One big fear nice guys have is they’re afraid offending a woman. They’re always worried about saying the wrong thing. They’re always worried about making a mistake or doing something which will turn her off or push her away.
Sometimes they censor so many thoughts their conversations are about as exciting as watching paint dry… at least to women who are not subdued on drugs or might actually BE painters.
Why do they do that?
Because they’re trying to be someone they THINK she’s going to like and more importantly for today… their actions are future slash fear based.
They’re trying to control what will happen tomorrow.
They’re hoping she’ll give them a chance “tomorrow” if they’re “different from some other guy when in reality, they come off just like every other guy who is supposedly “not trying” to get in her pants… most women see right through it.
Living in the present means (within reason because there is a balance which must be achieved which can and must be tweaked daily) DOING things which will actually create attraction and in the case of how you talk to women it means yes…
You’re going to offend a few women.
You’re going to say something a woman might not like.
You’re going to ask some stupid questions and maybe even give some bad answers that she might judge you for.
Two weeks later.
When she starts thinking about you she’s going to FEEL something.
Whether it’s bad or creepy or attracted or offended or anything that actually stirs her emotions, is MUCH BETTER than censoring every word or thought around her which gives her exactly no reason at all to even think about you.
“Disapproval is not the same thing as being disliked. Disapproval is not the same thing as, not being unattractive. And being upset does not equate to, not liking you.”
This is how I see it.
If you offend ONE woman, she just might be a little too serious for you.

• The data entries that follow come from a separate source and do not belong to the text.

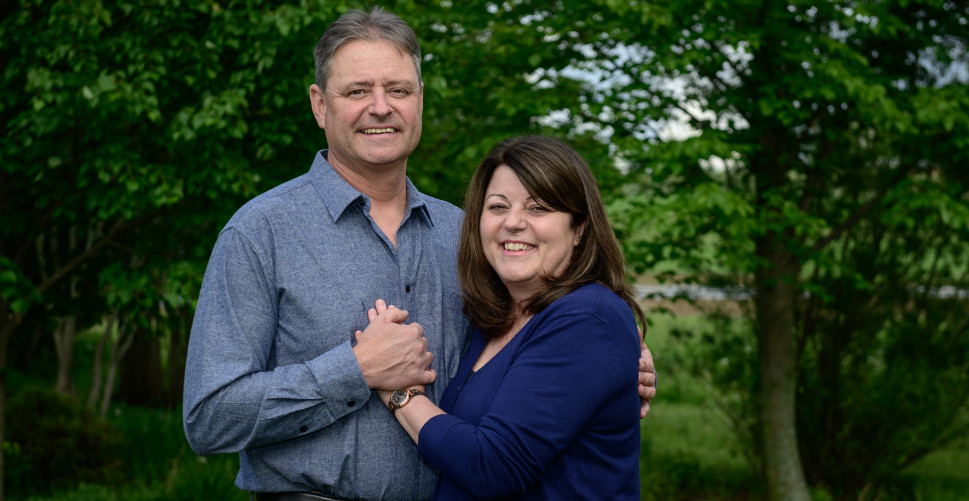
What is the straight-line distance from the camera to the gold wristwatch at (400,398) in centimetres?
218

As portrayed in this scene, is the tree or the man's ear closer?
the man's ear

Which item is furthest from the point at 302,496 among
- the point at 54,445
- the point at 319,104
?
the point at 54,445

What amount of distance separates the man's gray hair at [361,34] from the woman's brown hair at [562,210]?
1.38 ft

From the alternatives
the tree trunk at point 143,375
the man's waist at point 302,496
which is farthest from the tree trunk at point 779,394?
the tree trunk at point 143,375

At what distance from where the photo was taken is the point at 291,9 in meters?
4.62

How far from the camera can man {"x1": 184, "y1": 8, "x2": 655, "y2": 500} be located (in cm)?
207

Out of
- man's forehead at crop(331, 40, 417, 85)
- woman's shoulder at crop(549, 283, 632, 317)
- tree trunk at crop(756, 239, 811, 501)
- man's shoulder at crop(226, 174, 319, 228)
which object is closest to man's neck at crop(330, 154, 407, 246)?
man's shoulder at crop(226, 174, 319, 228)

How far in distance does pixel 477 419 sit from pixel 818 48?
18.0ft

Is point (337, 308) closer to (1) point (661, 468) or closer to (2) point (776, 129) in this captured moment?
(2) point (776, 129)

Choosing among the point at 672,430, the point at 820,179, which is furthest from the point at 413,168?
the point at 672,430

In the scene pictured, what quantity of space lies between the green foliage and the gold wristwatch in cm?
590

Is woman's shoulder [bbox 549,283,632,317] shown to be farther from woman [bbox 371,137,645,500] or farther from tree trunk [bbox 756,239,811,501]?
tree trunk [bbox 756,239,811,501]

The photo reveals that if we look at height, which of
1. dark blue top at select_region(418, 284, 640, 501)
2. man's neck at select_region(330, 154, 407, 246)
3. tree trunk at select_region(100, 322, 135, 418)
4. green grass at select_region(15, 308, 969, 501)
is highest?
man's neck at select_region(330, 154, 407, 246)

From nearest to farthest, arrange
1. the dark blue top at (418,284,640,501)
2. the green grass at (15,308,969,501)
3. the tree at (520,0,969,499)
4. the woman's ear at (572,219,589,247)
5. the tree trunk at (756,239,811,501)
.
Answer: the dark blue top at (418,284,640,501) → the woman's ear at (572,219,589,247) → the tree at (520,0,969,499) → the green grass at (15,308,969,501) → the tree trunk at (756,239,811,501)
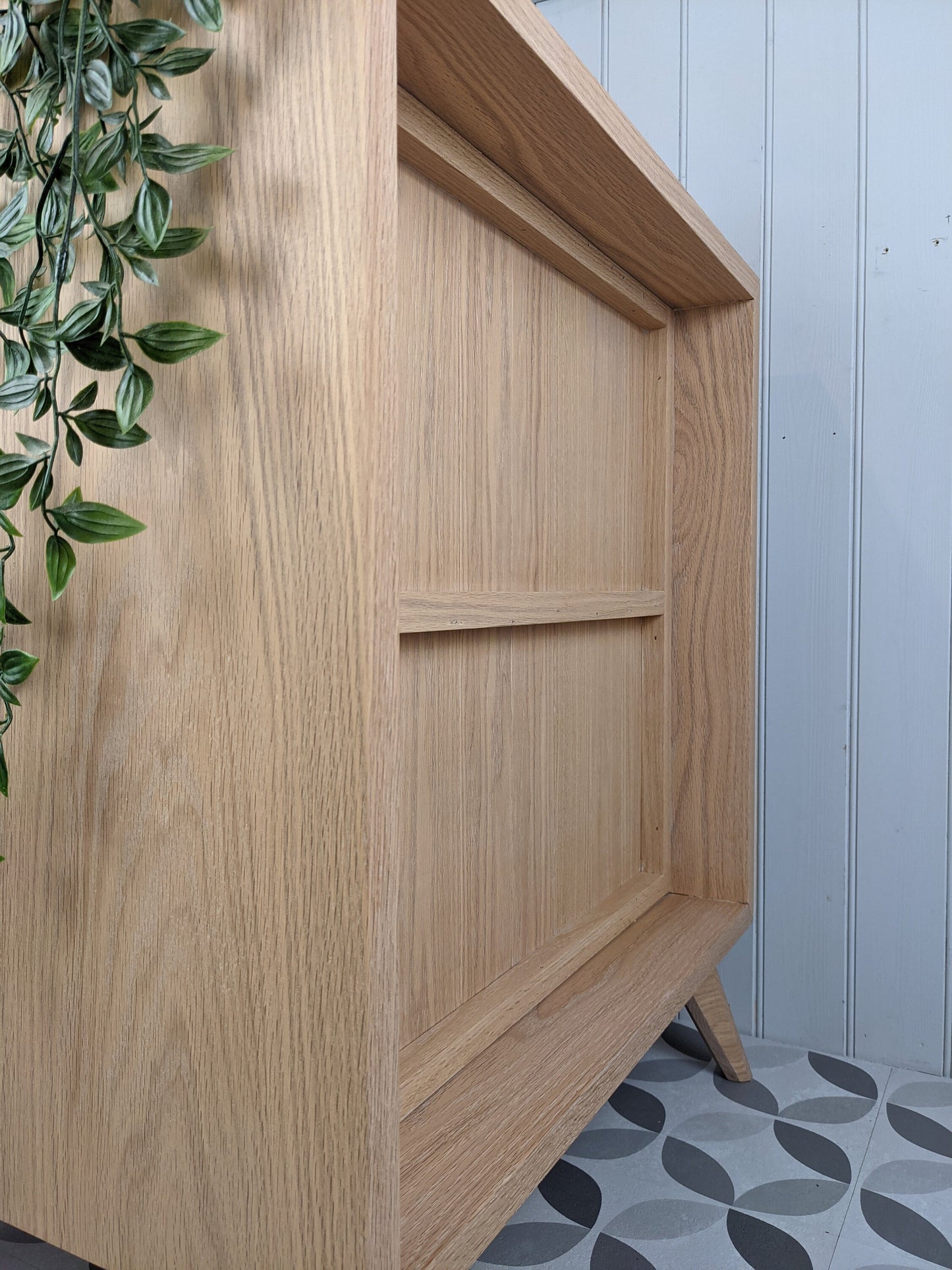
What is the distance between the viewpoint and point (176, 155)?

After all you were only being honest, upfront, and possibly joking with her.
How many days or dates can you put up with that attitude?
If you offend ALL women, then sure, you might want to pull back a little because now you’re saying things just to create something which is what a TRY-HARD does.
If you say something ONE woman doesn’t like and you back off, your value to her diminishes.
She’ll probably only see you as first, some guy who is only doing something to get in her pants, but also two, because you are worried she isn’t going to like you.
If you say something ALL women don’t like, then again, you’ve gone to the extreme and come off as a try hard who is only interested in hurting other people in the hopes some messed up woman will put up with it.
Again, you might want to dial it back a little and stick to topics where you don’t come off as some hypocritical prick.
If you ask some stupid questions or give some answer ONE woman will judge you for, it’s a time saver.
If ANY woman is going to judge you that easily then I’m going to say, she’s going to judge everything you do and it’s best just to let her go anyways.
Then again, if you’re doing it to ALL women, then yes, STOP asking those boring questions which only require her to nod her head or look at her phone hoping she’ll get distracted from you.
My point, all be it long and never-ending as I think about it all, is…
Putting way too much emphasis on the outcome or the future or all the “what if’s” which are related to “fears” makes it seem like (to her at least) that you’re trying WAY too hard.
Like you’re doing everything to attract her instead of just creating or allowing a natural attraction to happen.
Preparation is good.
Knowing what to do in certain situations is great.
Having a plan can keep you on track.
Knowing what responses to give to create better conversations or what questions to ask which stirs her emotions is also good.
However, working on those things for tomorrow rarely ever works because TODAY is what matters.
NEVER TRY TO MAKE SOMETHING HAPPEN. Just DO things which give better results.
“We must change our approach to dating and reconsider, actually reinvent what a date is supposed to be…”
You don’t try to make her like you.
You DO things which attract most normal somewhat mentally healthy women.
This difference would be… dating. You think a woman “needs” a date so you set up dinner, maybe a movie, maybe even find something fun to do together so she’ll see how cool you are.
What you’re actually doing is TRYING to get her to like you by giving her what you think she wants in order to be courted.
However, when you DO something today to get better results dating becomes something else not defined by rules.
Strange as it sounds, I think we need to live more short-term when it comes to attracting women.
Stop worrying she won’t like you.
Start doing things which allow attraction to happen.
Don’t be at all surprised how many women can handle it. Don’t be at all surprised how strong women really are.
Don’t be at all surprised if a woman responds more positively to a heated 45 minute discussion where you’re bumping heads over a three-hour dinner and a movie where you’re hoping she’ll let you kiss HER at the end of the night.
Fear kills attraction. Fear destroys relationships. Fear keeps some people alone for way too long.
Don’t be afraid if she doesn’t think you’re a nice person.
If you’re a good decent person and she doesn’t want to see that, then who cares.
Knowing the difference between trying and doing is a hard concept to grasp.
If you’re worried, acting out of fear, or doing things hoping she will like you… you’re trying.